In a blog post last week, Google execs apologized yet again for its inadvertent collection of private Wi-Fi data from Street View cars. The company's senior VP of engineering and research, Alan Eustace, also set out the new processes Google has instituted as a result of investigations in several different countries following the Street View data-collection controversy.
For instance, Canada's privacy commissioner said she would consider the situation resolved when she received notice from Google that it had implemented better internal privacy controls and employee training around privacy, as well as appointed an employee or employees to oversee its privacy compliance efforts.
To that end, Eustace explains:
First, we have appointed Alma Whitten as our director of privacy across both engineering and product management....Second... we're enhancing our core training...with a particular focus on the responsible collection, use and handling of data....Third... we're adding a new process to our existing review system, in which every engineering project leader will be required to maintain a privacy design document for each initiative they are working on.
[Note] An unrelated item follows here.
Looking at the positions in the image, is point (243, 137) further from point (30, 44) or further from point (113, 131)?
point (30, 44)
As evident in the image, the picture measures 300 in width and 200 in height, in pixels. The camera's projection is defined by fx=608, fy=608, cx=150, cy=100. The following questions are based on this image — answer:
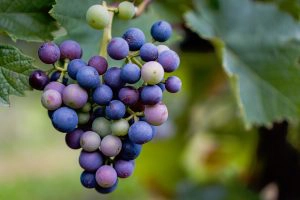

It's a good start, but as InformationWeek writer Thomas Claburn suggests, the company might want to restrict CEO Eric Schmidt's speaking engagements-or at least his attempts at privacy-related humor. Claburn writes:
Schmidt joked that if you don't like Street View cars taking pictures of your house, you can always move... [He] made a similar joke when he suggested that people change their names upon reaching adulthood to escape search results associated with their past. That joke too failed to be appreciated.